Sequoia Project Exec Appointed to HITAC’s Interoperability Task Force
The Sequoia Project’s CIO/CTO, Eric Heflin, has been appointed to the Health Information Technology Advisory Committee’s (HITAC) U.S. Core Data for Interoperability Task Force (USCDI).
Establish by the 21st Century Cures Act, the HITAC and its taskforces inform the work of the Office of the National Coordinator for Health Information Technology (ONC) by making policy, standards, and implementation specification recommendations for local and national health information access and exchange. The committee’s first meeting is slated for Feb. 21.

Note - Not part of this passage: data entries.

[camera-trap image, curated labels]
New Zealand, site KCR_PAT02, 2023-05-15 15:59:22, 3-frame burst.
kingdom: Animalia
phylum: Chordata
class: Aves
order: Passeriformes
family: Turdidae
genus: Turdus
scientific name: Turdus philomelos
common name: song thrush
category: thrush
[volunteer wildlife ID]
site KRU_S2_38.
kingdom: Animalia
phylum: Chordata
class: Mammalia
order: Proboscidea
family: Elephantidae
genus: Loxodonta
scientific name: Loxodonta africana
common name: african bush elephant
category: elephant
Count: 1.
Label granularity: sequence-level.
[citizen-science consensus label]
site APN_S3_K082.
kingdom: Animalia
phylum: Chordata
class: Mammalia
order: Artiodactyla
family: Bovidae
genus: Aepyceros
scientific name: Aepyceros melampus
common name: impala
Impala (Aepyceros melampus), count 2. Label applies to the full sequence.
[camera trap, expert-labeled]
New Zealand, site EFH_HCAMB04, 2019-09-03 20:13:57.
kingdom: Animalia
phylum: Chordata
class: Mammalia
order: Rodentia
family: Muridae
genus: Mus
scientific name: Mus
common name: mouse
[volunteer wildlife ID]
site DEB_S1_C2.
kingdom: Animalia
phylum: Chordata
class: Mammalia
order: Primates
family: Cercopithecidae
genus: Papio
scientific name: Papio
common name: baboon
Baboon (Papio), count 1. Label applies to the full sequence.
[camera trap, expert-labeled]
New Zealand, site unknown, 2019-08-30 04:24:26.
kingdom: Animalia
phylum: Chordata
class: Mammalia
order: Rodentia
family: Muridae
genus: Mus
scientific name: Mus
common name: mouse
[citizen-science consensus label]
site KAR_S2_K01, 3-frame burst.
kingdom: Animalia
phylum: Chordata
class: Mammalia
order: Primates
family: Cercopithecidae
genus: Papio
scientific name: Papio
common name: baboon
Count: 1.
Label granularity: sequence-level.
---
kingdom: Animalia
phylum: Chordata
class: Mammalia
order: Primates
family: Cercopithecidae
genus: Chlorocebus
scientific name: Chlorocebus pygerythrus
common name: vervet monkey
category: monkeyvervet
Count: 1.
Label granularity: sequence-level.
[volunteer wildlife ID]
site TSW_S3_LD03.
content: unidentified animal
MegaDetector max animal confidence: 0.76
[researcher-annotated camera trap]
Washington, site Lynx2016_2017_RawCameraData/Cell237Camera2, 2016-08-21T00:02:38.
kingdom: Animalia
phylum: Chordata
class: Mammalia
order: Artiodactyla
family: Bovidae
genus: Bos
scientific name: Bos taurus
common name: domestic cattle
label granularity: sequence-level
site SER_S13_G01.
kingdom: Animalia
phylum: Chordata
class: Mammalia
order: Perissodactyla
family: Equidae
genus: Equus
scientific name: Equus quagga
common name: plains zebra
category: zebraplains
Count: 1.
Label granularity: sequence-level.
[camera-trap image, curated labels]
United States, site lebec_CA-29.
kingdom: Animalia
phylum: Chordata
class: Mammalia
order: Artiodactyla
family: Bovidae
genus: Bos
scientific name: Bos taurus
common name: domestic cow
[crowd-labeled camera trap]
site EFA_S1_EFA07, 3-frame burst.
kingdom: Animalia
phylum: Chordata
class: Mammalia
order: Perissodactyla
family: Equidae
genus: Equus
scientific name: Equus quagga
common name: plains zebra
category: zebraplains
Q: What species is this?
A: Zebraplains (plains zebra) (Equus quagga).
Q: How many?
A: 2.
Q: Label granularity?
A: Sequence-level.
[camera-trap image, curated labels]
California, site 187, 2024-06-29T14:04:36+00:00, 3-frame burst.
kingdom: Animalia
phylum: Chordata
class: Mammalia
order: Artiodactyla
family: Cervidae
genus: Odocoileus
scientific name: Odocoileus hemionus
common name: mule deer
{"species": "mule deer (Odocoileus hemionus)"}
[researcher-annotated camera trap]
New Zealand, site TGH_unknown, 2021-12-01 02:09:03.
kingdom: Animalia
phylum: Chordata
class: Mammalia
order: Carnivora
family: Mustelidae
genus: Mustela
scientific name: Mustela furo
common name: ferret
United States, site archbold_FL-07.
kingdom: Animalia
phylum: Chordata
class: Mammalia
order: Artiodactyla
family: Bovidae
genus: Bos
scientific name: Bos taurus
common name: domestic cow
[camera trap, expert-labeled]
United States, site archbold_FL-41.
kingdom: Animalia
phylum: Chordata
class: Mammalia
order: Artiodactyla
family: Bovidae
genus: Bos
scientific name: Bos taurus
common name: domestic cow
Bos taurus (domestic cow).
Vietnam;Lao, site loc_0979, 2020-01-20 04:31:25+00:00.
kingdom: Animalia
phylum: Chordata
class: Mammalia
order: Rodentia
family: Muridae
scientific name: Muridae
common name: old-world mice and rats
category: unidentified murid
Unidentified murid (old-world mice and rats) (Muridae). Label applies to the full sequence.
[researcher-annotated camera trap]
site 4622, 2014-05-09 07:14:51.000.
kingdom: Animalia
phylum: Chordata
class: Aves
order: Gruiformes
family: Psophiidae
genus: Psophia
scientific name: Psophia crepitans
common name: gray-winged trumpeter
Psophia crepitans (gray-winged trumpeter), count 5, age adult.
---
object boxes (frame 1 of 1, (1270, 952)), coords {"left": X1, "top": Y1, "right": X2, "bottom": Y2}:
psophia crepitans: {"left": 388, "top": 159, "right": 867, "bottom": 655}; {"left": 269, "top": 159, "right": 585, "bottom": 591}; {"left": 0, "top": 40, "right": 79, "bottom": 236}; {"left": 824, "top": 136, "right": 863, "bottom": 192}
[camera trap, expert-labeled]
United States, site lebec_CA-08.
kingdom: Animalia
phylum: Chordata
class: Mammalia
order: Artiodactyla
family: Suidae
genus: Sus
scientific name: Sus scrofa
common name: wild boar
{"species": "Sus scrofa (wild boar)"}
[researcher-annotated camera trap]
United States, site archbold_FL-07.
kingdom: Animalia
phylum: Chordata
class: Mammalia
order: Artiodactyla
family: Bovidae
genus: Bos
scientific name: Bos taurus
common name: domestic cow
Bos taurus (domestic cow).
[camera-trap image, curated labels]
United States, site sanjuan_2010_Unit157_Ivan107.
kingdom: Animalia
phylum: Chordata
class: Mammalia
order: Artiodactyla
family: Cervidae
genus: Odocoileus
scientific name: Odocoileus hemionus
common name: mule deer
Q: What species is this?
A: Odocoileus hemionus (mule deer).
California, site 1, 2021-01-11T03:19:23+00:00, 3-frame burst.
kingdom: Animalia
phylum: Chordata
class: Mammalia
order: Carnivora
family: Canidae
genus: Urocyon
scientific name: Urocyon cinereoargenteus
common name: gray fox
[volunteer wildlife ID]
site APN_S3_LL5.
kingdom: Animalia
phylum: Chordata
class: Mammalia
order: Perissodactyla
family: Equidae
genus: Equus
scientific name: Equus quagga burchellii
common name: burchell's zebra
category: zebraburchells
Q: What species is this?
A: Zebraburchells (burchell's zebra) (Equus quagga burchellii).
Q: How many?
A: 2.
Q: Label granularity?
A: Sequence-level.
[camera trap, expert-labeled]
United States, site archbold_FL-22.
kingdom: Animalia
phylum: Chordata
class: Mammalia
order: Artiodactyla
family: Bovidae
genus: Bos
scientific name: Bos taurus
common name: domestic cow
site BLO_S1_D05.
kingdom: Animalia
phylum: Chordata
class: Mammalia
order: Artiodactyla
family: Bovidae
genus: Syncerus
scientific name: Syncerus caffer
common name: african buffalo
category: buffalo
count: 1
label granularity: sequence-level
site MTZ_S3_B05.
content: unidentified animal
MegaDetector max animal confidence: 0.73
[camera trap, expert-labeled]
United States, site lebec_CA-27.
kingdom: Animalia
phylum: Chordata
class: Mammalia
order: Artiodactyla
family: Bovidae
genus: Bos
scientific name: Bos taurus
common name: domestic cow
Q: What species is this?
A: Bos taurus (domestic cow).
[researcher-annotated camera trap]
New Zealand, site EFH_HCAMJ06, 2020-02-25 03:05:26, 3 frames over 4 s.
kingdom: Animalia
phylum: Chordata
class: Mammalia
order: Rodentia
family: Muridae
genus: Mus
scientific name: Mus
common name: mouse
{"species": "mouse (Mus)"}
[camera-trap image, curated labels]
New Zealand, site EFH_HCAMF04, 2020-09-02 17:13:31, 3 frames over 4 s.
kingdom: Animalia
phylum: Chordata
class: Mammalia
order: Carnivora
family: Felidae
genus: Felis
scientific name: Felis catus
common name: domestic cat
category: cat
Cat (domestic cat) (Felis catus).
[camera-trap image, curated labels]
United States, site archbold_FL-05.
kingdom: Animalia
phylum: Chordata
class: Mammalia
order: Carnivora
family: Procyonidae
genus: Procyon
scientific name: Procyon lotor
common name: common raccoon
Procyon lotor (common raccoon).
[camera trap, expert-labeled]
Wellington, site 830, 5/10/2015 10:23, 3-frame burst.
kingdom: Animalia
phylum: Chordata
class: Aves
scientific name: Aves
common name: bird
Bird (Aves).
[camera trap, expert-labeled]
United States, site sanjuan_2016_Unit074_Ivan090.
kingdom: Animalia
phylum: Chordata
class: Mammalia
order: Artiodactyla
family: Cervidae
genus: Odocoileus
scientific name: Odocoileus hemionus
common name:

The Sequoia Project, chartered in 2012, has the goal to advance the implementation of secure, interoperable nationwide health information exchange. It supports multiple, independent health IT interoperability initiatives, most notably: the eHealth Exchange, the oldest, national public-private health data sharing network that includes four federal agencies, 75 percent of U.S. hospitals and 47 regional and state health information exchanges; and Carequality, an interoperability framework for trusted exchange among existing data sharing networks covering more than 600,000 physicians.
Prior to the Cures Act and HITAC, ONC was advised by both the Health Information Technology Policy Committee and the Health Information Standards Committee, the latter of which Heflin was an active member. The new USCDI Taskforce will provide recommendation and feedback on the USCDI structure and processes, such as classes, categorization, objective characteristics for promotion, and expansion plans, officials have noted.
“The Sequoia Project is honored to support ONC, from providing subject matter expertise to supporting the goals of the draft trusted framework proposed this winter,” Heflin said in a statement.
In addition to Heflin’s appointment to the USCDI, The Sequoia Project’s experience is also represented on the HITAC by board of director members John Kansky, of Indiana Health Information Exchange (HIE), and Steven Lane, M.D., of Sutter Health.
The two co-chairs of USCDI are Christina Caraballo, director of healthcare transformation at health technology company Get Real Health, and Terrence O’Malley, M.D., a geriatrician at Massachusetts General Hospital.